Third, the plaintiffs argued that the magistrate “failed to consider the opinions as a whole and missed numerous bridges between the data” and plaintiffs’ experts’ opinions.  Id. at *6.   Relying primarily on a single case from outside of the Fifth Circuit, plaintiffs argued that the magistrate should have taken “the entire body of evidence relied on by the expert[s]” into account in evaluating the experts’ reliability, rather than taking an “atomistic approach that determines that each piece of evidence is insufficient, on its own, to support the expert’s conclusion.”  Id. The court held that the magistrate did not “make a factual assessment of the weight of the experts’ opinions.”  Rather, she focused on the reliability of using the studies plaintiffs’ suggested permitted extrapolation – “bridged the gap” among similar chemicals.  The court concluded, “In effect, [the magistrate found that because the underlying studies and could not be used to support [the expert’s] conclusions, she was left with nothing but the ipse dixit of the expert and concluded that the opinion was unreliable.  Holding that the magistrate’s finding was not “unreasonable or arbitrary,” the court overruled the third objection.

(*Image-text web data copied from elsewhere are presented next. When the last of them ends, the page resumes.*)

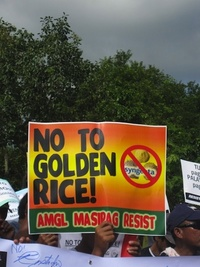 Golden Rice is unnecessary and dangerous-image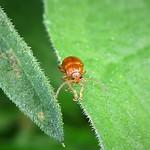 Chrysomelidae. Chrysomelidae. Neocrepidodera sp. prob thumbnail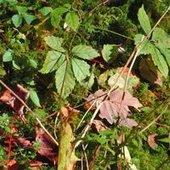Beatitudes-Autumn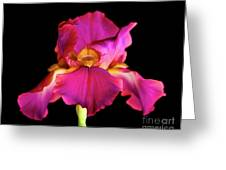 Fuchsia Iris Greeting Card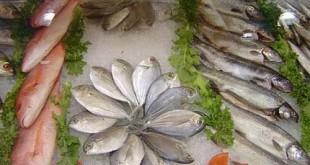 Pescado peixe propriedades nutricionais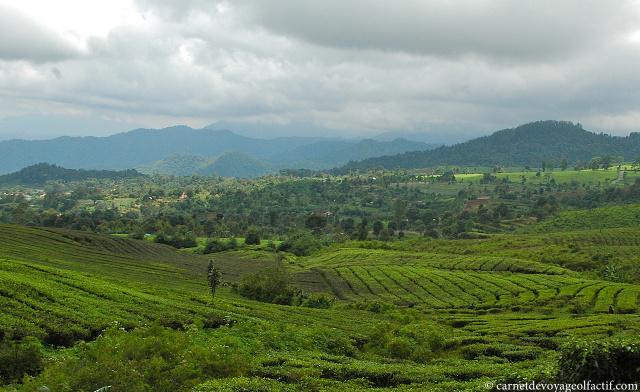 Camaïeu de verts d'un paysage javanais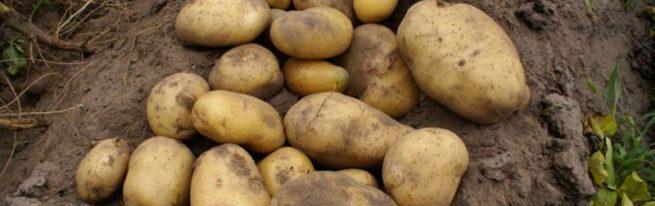 Интересная новинка картофельного рынка: сорт Барин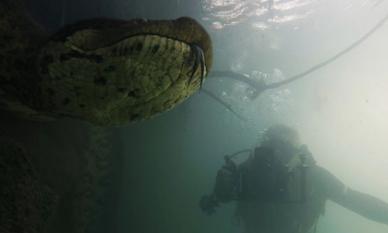 Kinh hoàng cảnh thợ lặn đối mặt với trăn khổng lồ dưới nước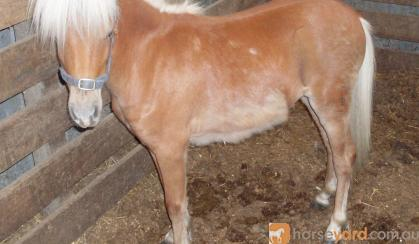 Flaxen Mane & Tail**Reduced on HorseYard.com.au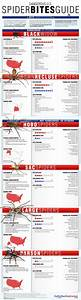 Spider Chart Ultimate  Know Which Spiders Live Near You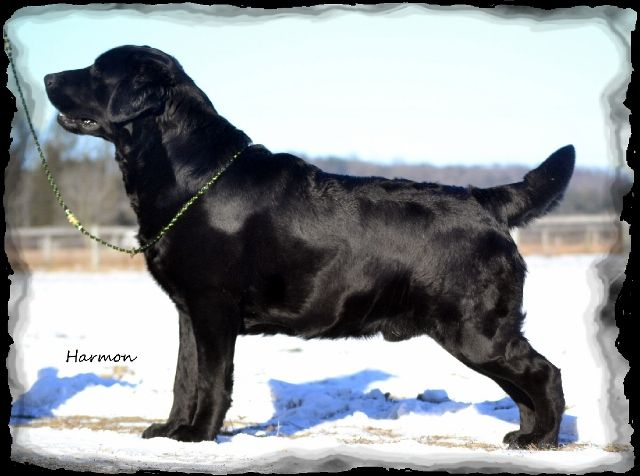 Startop Labradors Boys, Stud Dogs, Startop Labradors Available Adults,  older puppies, Labrador rescues, Labrador puppies, Labrador Retriever Puppies,  Labrador breeder Albany NY, Albany NY Labrador, Labrador litters, Champion  Labradors, Champion labrador Retrievers, Labrador breeder NY State, labrador  breeder New York, Labrador Stud service, Pucketts Super Charged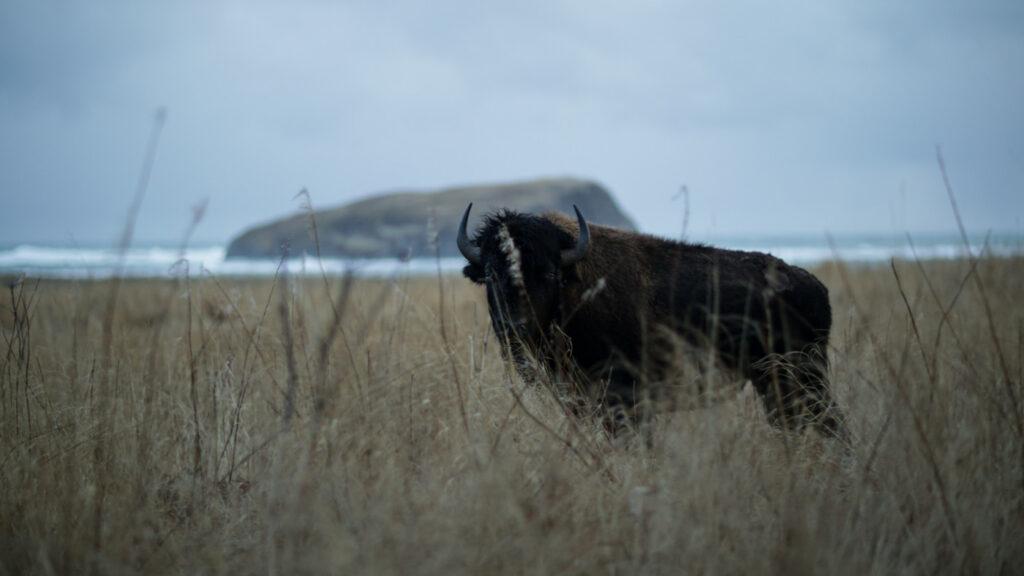 bison Siduuq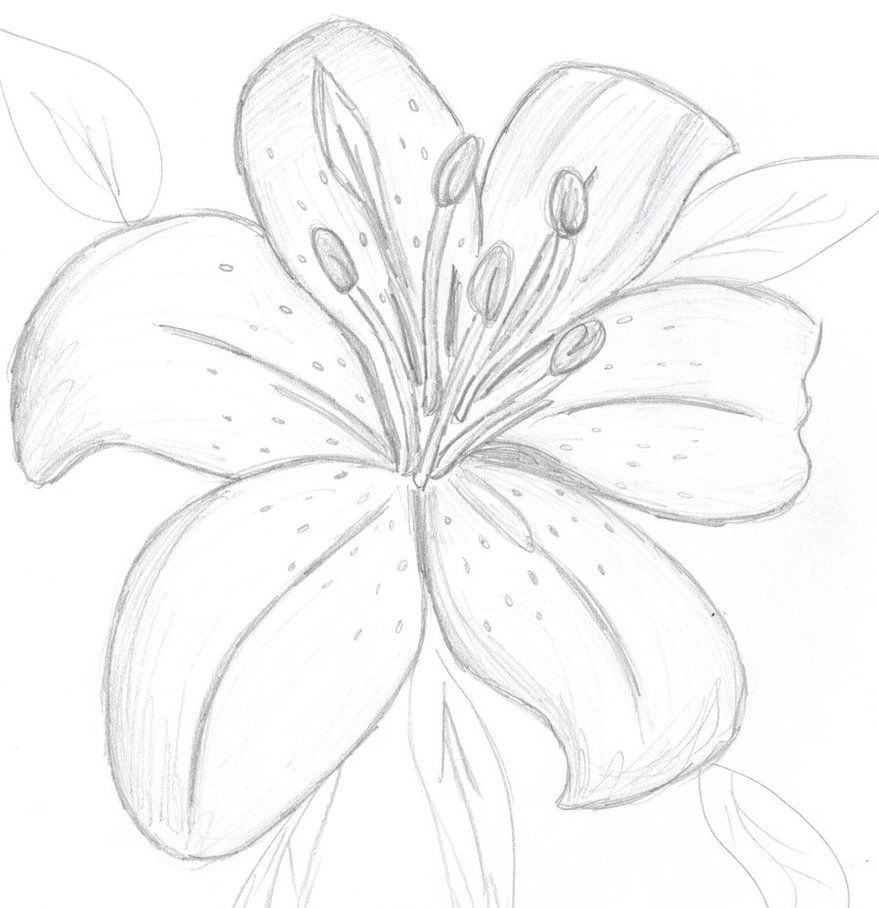 Uncategorized Drawing Of Lily lilies drawing google search flowers pinterest tigers search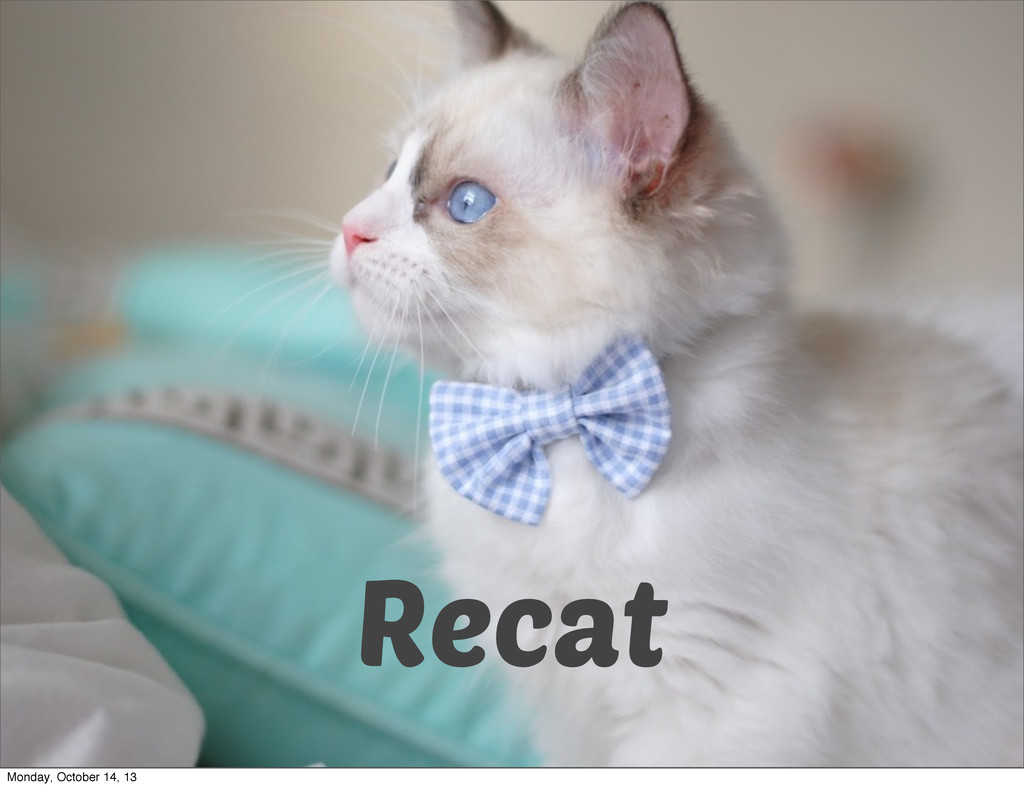 Recat Monday, October 14, 13
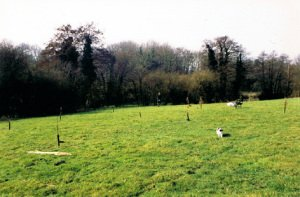 Planting the Spinney in early 1997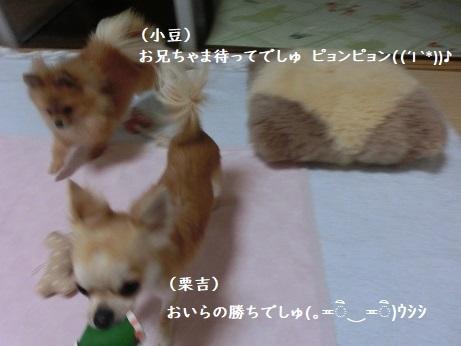 CIMG6628 栗吉&小豆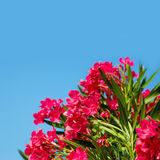 Pink Flowers Nerium oleander Stock Photography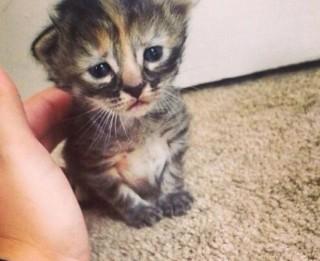 Ņūorleānā dzīvo kaķēns, kas vienmēr ir bēdīgs
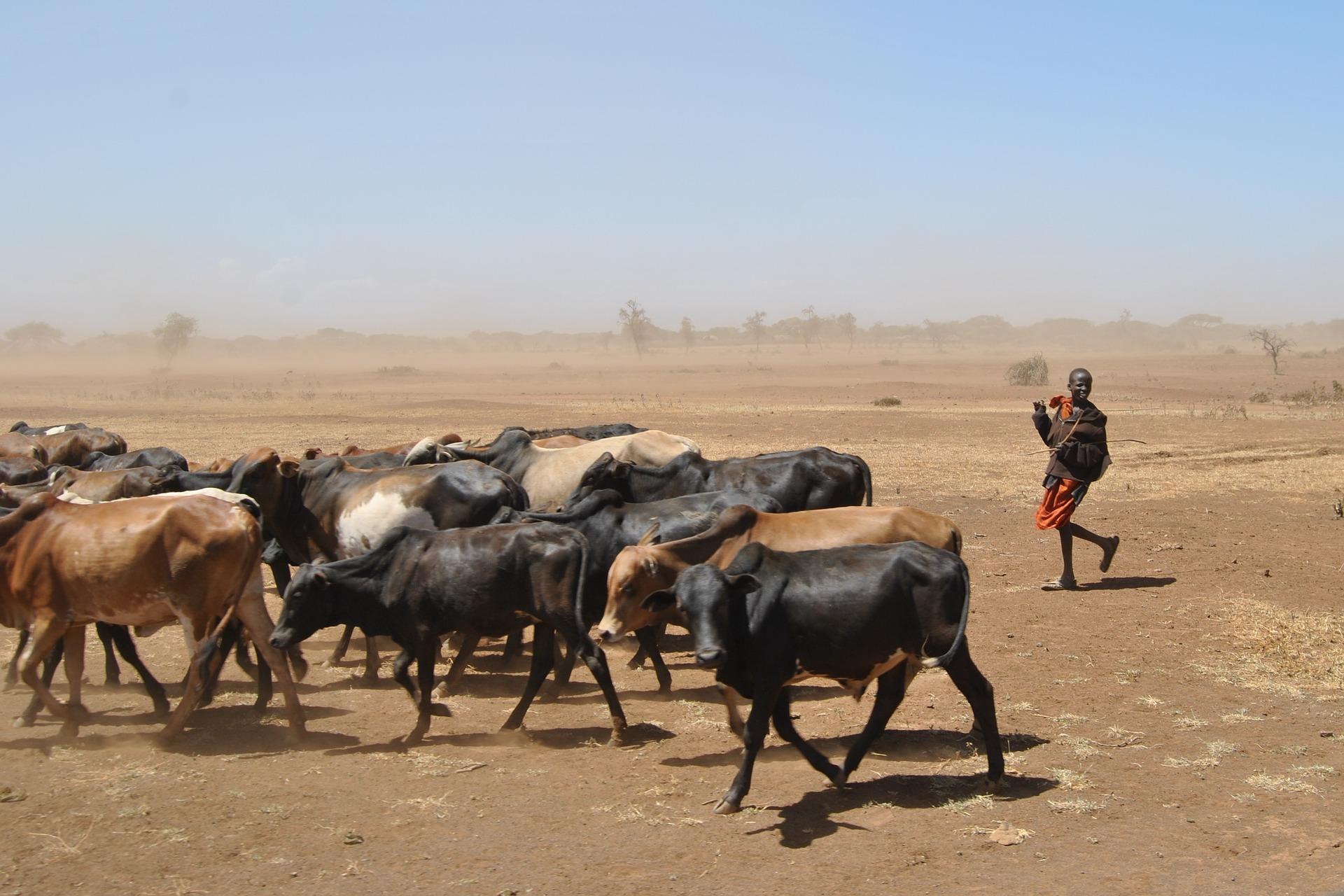 nomadenvolk in ostafrika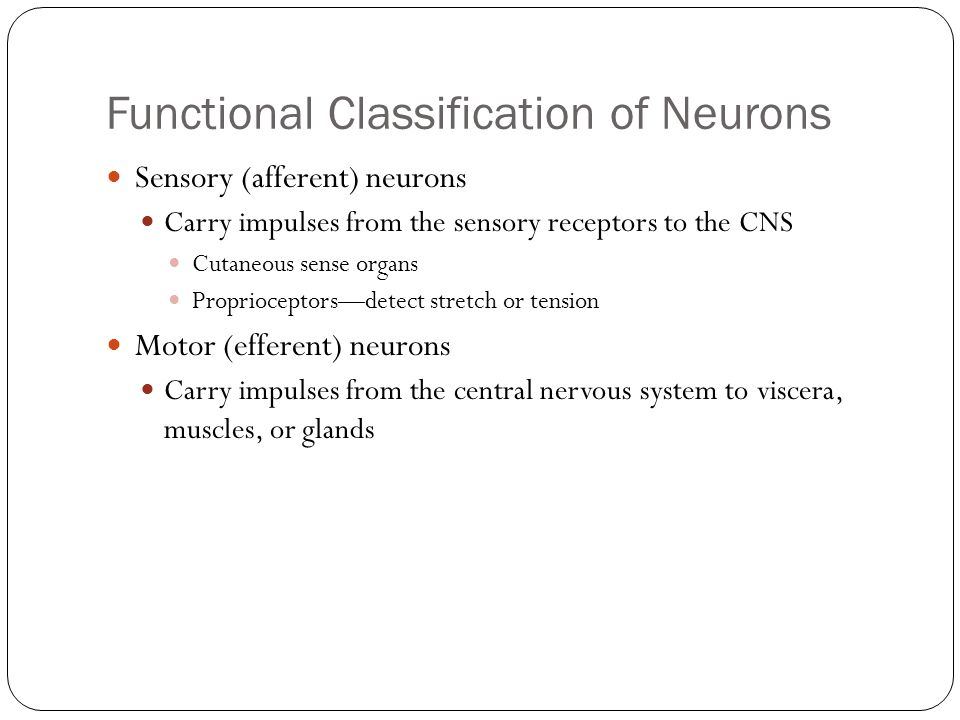 Functional Classification of Neurons Sensory (afferent) neurons Carry impulses from the sensory receptors to the CNS Cutaneous sense organs Proprioceptors—detect stretch or tension Motor (efferent) neurons Carry impulses from the central nervous system to viscera, muscles, or glands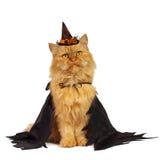 Красный кот на хеллоуине Стоковые Изображения RF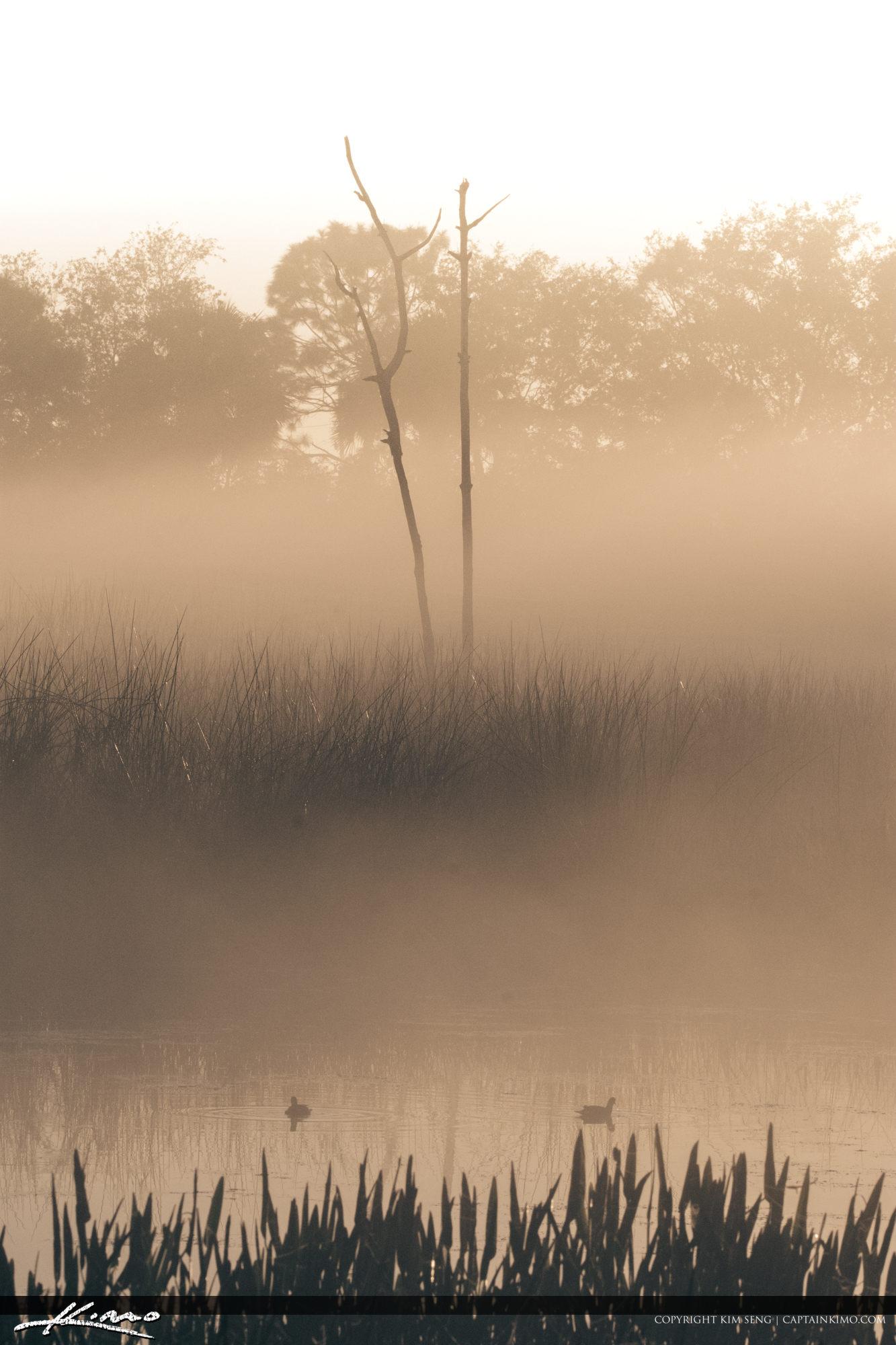 Green Cay Wetlands Foggy Morning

Finally, the plaintiffs argued that the magistrate erred in “holding that the opinions at issue were nothing more than opinions of class effect,” id. at *7, when, according to the plaintiffs, they were “not merely asserting a class effect, but also extrapolating effects for particular chemicals based on class comparisons to bridge the analytical gap.”  Id.  The magistrate had noted that  the plaintiffs’ own experts’ admissions  that the chemical in question was structurally different from other class chemicals and that different chemicals in the class had different effects.  As such, the judge overruled the plaintiffs’ objection, holding that the magistrate had correctly found that “Plaintiffs were unable to bridge the analytical cap between the data and the opinion offered,” and thus could not meet their burden of proving the opinions admissible.  Id. at *7-8.  

In all, a tidy interment of the plaintiffs’ stable of experts, whose opinions, quite simply, failed to satisfy Daubert’s reliability standard.   Notwithstanding the cadre of plaintiffs cheering, “Good answer! Good answer!,” the court found that the magistrate had done her job when she struck all three experts’ opinions.